While walking is often framed as a leisure activity with physical and mental health benefits, this book foregrounds its role as an embodied practice deeply influenced by intersecting factors such as class, race, gender, age and disability. Drawing on interdisciplinary theoretical perspectives and innovative methodological approaches, the chapters present empirically rich case studies from diverse global contexts—including the UK, Australia, Canada, Ireland, the Czech Republic, Austria, Hong Kong and Thailand. These studies range from pandemic walking and app-guided navigation to the experiences of mothers, disabled individuals, older adults, people with cancer, black women and those walking with animals. Together, they illuminate how walking practices negotiate space, place, identity and belonging, while also exposing spatial exclusions and embodied constraints.
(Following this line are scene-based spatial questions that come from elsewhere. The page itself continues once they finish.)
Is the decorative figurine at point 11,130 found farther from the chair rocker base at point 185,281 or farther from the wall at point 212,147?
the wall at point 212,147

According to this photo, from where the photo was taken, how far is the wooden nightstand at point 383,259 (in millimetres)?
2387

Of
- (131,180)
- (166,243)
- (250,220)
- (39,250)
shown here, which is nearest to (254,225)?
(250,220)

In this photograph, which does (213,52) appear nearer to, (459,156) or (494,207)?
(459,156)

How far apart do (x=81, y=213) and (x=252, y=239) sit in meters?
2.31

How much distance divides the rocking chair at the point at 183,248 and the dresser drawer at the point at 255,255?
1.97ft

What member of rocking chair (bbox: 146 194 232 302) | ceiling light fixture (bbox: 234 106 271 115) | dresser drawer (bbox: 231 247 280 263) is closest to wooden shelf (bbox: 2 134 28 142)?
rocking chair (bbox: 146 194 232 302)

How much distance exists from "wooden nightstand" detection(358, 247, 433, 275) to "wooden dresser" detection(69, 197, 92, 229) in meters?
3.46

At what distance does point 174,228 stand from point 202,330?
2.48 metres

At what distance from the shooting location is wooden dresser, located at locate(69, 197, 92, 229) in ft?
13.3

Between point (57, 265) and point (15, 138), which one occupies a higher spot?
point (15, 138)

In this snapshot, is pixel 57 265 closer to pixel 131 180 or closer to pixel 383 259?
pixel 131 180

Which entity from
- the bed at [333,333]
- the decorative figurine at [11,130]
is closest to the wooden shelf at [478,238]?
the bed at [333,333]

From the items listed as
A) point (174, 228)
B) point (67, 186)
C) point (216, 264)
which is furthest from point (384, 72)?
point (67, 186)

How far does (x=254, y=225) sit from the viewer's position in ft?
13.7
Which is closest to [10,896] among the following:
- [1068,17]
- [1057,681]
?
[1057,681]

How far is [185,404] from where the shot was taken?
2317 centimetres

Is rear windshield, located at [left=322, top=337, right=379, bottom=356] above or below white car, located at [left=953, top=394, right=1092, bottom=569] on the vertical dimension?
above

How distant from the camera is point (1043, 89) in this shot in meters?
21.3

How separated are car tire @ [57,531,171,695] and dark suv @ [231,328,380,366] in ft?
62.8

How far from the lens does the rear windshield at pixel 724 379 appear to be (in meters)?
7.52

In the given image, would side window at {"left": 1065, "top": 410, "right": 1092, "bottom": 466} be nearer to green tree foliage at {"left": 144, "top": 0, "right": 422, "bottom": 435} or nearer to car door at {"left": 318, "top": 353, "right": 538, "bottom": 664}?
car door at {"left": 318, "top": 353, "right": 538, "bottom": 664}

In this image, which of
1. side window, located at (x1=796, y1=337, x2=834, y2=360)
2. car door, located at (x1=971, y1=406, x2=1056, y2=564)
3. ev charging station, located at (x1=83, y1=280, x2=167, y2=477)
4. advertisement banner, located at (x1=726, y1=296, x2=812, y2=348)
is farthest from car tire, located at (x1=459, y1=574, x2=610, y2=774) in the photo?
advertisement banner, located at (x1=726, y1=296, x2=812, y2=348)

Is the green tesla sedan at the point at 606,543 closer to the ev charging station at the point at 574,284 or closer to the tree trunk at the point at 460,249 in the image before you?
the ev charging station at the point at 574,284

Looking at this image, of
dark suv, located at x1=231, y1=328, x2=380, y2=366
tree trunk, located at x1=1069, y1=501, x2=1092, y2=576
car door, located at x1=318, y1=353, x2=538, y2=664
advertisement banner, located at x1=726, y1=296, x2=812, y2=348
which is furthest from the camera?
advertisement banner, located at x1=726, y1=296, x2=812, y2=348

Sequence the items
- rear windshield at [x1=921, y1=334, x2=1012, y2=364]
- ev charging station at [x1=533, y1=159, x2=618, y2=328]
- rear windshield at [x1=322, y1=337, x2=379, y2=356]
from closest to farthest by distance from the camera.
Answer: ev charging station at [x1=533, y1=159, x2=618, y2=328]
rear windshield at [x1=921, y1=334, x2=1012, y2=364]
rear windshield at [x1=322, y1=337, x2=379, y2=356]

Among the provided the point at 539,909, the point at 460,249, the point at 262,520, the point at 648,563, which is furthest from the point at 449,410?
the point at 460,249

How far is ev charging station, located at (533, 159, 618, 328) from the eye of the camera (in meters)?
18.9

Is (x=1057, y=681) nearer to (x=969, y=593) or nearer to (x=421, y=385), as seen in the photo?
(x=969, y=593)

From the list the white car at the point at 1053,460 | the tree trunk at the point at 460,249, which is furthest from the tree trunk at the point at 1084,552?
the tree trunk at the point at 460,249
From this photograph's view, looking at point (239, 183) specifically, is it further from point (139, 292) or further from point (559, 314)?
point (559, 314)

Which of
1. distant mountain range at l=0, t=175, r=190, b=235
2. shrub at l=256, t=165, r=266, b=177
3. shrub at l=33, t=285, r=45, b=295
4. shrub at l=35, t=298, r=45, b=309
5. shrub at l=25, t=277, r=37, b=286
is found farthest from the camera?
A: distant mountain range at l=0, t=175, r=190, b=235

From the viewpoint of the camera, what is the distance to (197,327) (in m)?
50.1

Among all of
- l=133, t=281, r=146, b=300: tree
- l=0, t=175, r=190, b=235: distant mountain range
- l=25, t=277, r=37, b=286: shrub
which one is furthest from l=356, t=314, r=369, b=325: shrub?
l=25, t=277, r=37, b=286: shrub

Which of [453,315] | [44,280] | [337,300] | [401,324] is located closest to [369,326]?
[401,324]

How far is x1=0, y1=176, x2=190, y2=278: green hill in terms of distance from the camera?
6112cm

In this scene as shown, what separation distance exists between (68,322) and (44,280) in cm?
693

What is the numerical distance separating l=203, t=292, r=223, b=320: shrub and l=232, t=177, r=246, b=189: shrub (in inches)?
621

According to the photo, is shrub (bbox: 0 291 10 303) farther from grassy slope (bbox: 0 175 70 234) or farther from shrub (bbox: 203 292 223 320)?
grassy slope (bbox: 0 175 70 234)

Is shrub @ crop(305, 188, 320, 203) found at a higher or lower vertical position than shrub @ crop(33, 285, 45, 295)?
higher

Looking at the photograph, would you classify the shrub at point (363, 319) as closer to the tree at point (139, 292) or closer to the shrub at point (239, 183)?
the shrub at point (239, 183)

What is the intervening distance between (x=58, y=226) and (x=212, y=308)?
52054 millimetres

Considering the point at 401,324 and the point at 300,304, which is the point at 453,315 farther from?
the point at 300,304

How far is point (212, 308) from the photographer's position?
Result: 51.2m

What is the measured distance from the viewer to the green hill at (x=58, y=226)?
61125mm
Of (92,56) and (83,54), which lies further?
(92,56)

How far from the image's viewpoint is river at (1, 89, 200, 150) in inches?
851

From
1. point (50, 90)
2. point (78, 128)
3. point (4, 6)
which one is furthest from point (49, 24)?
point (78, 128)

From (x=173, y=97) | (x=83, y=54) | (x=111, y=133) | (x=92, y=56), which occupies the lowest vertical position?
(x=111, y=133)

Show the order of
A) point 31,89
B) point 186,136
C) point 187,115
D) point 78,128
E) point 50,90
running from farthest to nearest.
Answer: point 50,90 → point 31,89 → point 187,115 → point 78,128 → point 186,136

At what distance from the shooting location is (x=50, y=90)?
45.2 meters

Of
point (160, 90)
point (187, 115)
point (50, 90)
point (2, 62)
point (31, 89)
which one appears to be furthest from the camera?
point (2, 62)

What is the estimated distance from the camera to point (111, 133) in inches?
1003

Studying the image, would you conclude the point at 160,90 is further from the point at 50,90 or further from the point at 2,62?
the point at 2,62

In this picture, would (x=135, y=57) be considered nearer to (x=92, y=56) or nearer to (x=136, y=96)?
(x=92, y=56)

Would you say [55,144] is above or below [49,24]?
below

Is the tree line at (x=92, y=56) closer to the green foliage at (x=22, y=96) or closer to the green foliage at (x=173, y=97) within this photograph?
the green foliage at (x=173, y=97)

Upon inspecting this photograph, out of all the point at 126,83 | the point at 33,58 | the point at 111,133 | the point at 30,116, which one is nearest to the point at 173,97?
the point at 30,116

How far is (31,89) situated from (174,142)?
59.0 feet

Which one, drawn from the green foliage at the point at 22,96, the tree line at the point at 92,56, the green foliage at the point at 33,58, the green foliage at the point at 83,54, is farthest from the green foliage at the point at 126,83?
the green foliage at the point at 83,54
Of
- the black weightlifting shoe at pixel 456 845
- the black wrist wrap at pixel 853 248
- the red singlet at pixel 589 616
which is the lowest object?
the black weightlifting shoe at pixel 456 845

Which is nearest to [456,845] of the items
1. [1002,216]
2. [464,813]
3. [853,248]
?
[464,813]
Walking and Leisure offers a significant contribution to the sociology of leisure, human geography, cultural studies and critical disability studies. It will be of particular interest to scholars and students engaged in research on mobility, embodiment and the everyday politics of place and space.
Miriam Snellgrove is a Lecturer in Sociology at the University of Glasgow, UK. Her research explores the everyday politics and pleasures of leisure—particularly walking, swimming and the mindsport bridge—through qualitative methodologies including ethnography, poetry, diaries and interviews. She is particularly interested in collaborative research that foregrounds the lived experiences of participants and examines how leisure intersects with social inequalities. Her work contributes to wider discussions on methodological innovation and the sociological significance of everyday leisure.